Spatial data linked to images
"""

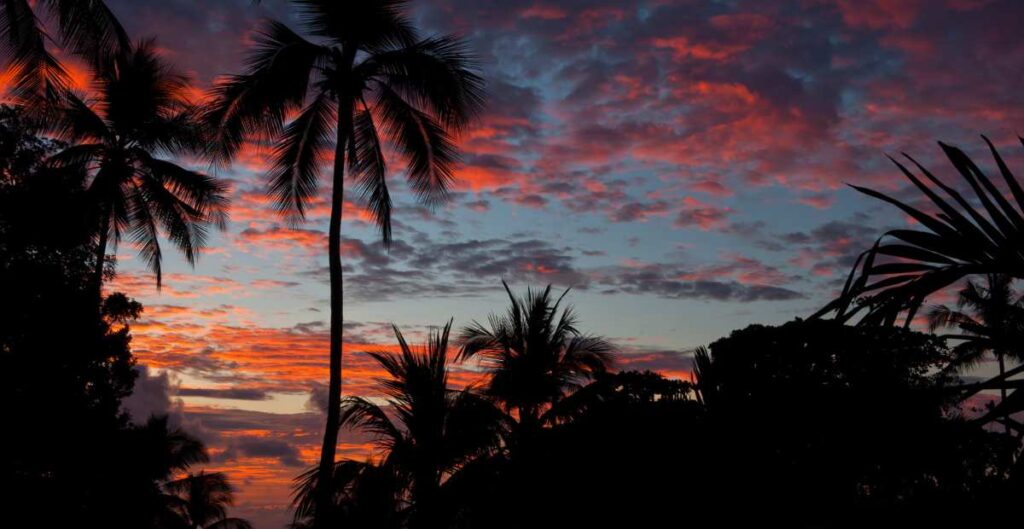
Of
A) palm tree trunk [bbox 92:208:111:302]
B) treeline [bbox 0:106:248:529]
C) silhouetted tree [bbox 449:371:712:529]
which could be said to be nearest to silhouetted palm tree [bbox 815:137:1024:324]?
silhouetted tree [bbox 449:371:712:529]

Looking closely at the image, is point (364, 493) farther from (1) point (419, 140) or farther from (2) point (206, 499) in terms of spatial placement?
(2) point (206, 499)

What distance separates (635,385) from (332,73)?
1165 cm

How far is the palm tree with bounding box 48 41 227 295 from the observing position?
24.8 m

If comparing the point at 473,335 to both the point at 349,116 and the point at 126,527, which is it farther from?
the point at 126,527

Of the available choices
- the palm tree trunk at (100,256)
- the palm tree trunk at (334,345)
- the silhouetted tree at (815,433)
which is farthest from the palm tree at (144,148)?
the silhouetted tree at (815,433)

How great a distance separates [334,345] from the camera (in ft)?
57.6

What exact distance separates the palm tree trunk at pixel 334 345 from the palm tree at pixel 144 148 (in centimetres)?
798

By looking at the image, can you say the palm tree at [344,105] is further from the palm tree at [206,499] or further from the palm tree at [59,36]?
the palm tree at [206,499]

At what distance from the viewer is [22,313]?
1889 cm

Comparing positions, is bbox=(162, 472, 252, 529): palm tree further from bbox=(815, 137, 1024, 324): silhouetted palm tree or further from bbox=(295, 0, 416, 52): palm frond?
bbox=(815, 137, 1024, 324): silhouetted palm tree

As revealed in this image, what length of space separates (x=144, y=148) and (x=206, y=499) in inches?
1055

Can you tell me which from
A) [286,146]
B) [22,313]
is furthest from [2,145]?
[286,146]

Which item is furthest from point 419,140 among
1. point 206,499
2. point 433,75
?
point 206,499

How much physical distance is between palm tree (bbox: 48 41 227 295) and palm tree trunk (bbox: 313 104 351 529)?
798cm
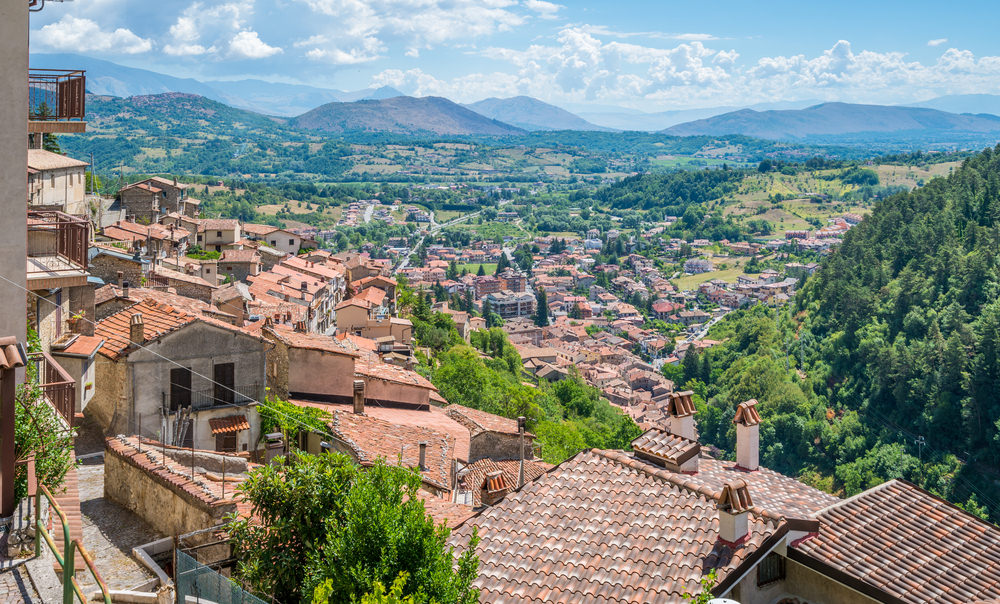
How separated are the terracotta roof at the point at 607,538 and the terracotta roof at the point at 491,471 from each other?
7421mm

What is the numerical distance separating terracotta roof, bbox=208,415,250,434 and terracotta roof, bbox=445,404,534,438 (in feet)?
29.1

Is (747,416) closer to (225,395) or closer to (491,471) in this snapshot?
(225,395)

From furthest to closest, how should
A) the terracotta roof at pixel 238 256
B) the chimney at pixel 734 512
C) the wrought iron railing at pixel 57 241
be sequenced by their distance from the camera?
the terracotta roof at pixel 238 256
the wrought iron railing at pixel 57 241
the chimney at pixel 734 512

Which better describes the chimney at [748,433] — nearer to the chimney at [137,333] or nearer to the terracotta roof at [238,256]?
the chimney at [137,333]

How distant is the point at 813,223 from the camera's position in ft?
618

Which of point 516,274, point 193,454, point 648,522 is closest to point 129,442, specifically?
point 193,454

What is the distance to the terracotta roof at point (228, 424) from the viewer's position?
50.9 ft

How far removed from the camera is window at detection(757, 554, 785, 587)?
8438 millimetres

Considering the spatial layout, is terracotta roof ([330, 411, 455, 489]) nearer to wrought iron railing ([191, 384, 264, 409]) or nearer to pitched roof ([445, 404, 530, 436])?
wrought iron railing ([191, 384, 264, 409])

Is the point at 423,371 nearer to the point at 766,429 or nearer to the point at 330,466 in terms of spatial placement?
the point at 330,466

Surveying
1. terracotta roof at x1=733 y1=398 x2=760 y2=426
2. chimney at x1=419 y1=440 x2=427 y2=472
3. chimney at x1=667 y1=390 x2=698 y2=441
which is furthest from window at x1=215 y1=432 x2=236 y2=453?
terracotta roof at x1=733 y1=398 x2=760 y2=426

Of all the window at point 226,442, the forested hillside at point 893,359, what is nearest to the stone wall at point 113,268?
the window at point 226,442

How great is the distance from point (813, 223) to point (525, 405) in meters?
168

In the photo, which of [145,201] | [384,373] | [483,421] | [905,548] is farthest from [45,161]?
[905,548]
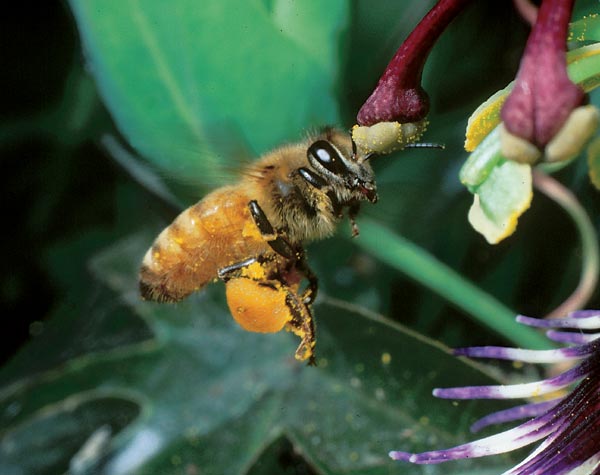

"""

_WHAT IS NEEDED:_
Copy all of the data above verbatim, leaving out the picture lines.

_WRITTEN ANSWER:_
Of
A) palm tree trunk [bbox 92:208:111:302]
B) treeline [bbox 0:106:248:529]
C) silhouetted tree [bbox 449:371:712:529]
which could be said to be nearest to silhouetted palm tree [bbox 815:137:1024:324]?
silhouetted tree [bbox 449:371:712:529]

Looking closely at the image, is point (364, 493) farther from (1) point (419, 140) or farther from (2) point (206, 499) in terms of spatial placement?
(2) point (206, 499)

What distance separates (635,385) from (332,73)?
1165 cm

How far is the palm tree with bounding box 48 41 227 295 from the observing position?
24.8 m

If comparing the point at 473,335 to both the point at 349,116 and the point at 126,527, which is it farther from?
the point at 126,527

Of the available choices
- the palm tree trunk at (100,256)
- the palm tree trunk at (334,345)
- the silhouetted tree at (815,433)
which is farthest from the palm tree at (144,148)?
the silhouetted tree at (815,433)

How great a distance separates [334,345] from the camera (in ft)?
57.6

What exact distance separates the palm tree trunk at pixel 334 345 from the palm tree at pixel 144 148 (in centimetres)?
798

By looking at the image, can you say the palm tree at [344,105] is further from the palm tree at [206,499] or further from the palm tree at [59,36]?
the palm tree at [206,499]

At what distance from the viewer is [22,313]?
1889 cm

Comparing positions, is bbox=(162, 472, 252, 529): palm tree further from bbox=(815, 137, 1024, 324): silhouetted palm tree or further from bbox=(295, 0, 416, 52): palm frond?
bbox=(815, 137, 1024, 324): silhouetted palm tree

As revealed in this image, what length of space separates (x=144, y=148) and (x=206, y=499) in inches?
1055

Can you tell me which from
A) [286,146]
B) [22,313]
is furthest from [2,145]?
[286,146]

Which item is furthest from point 419,140 among
1. point 206,499
2. point 433,75
?
point 206,499

How much physical distance is between palm tree (bbox: 48 41 227 295) and palm tree trunk (bbox: 313 104 351 529)?
798cm
How separated are the terracotta roof at the point at 607,538 and the terracotta roof at the point at 491,471 from each other?
7421mm

What is the numerical distance separating terracotta roof, bbox=208,415,250,434 and terracotta roof, bbox=445,404,534,438 (in feet)?
29.1

Is (747,416) closer to (225,395) or closer to (491,471) in this snapshot?
(225,395)

From furthest to closest, how should
A) the terracotta roof at pixel 238 256
B) the chimney at pixel 734 512
C) the wrought iron railing at pixel 57 241
be sequenced by their distance from the camera?
the terracotta roof at pixel 238 256
the wrought iron railing at pixel 57 241
the chimney at pixel 734 512

Which better describes the chimney at [748,433] — nearer to the chimney at [137,333] or nearer to the terracotta roof at [238,256]?
the chimney at [137,333]

How distant is the point at 813,223 from the camera's position in ft?
618

Which of point 516,274, point 193,454, point 648,522 is closest to point 129,442, specifically?
point 193,454

What is the distance to the terracotta roof at point (228, 424) from the viewer's position?
50.9 ft

How far removed from the camera is window at detection(757, 554, 785, 587)?
8438 millimetres

Considering the spatial layout, is terracotta roof ([330, 411, 455, 489]) nearer to wrought iron railing ([191, 384, 264, 409]) or nearer to pitched roof ([445, 404, 530, 436])?
wrought iron railing ([191, 384, 264, 409])

Is the point at 423,371 nearer to the point at 766,429 or nearer to the point at 330,466 in terms of spatial placement?
the point at 330,466

Surveying
1. terracotta roof at x1=733 y1=398 x2=760 y2=426
2. chimney at x1=419 y1=440 x2=427 y2=472
3. chimney at x1=667 y1=390 x2=698 y2=441
which is furthest from window at x1=215 y1=432 x2=236 y2=453?
terracotta roof at x1=733 y1=398 x2=760 y2=426

Of all the window at point 226,442, the forested hillside at point 893,359, what is nearest to the stone wall at point 113,268?
the window at point 226,442

How great is the distance from point (813, 223) to point (525, 405) in meters?
168

In the photo, which of [145,201] | [384,373] | [483,421] | [905,548] is farthest from [45,161]?
[905,548]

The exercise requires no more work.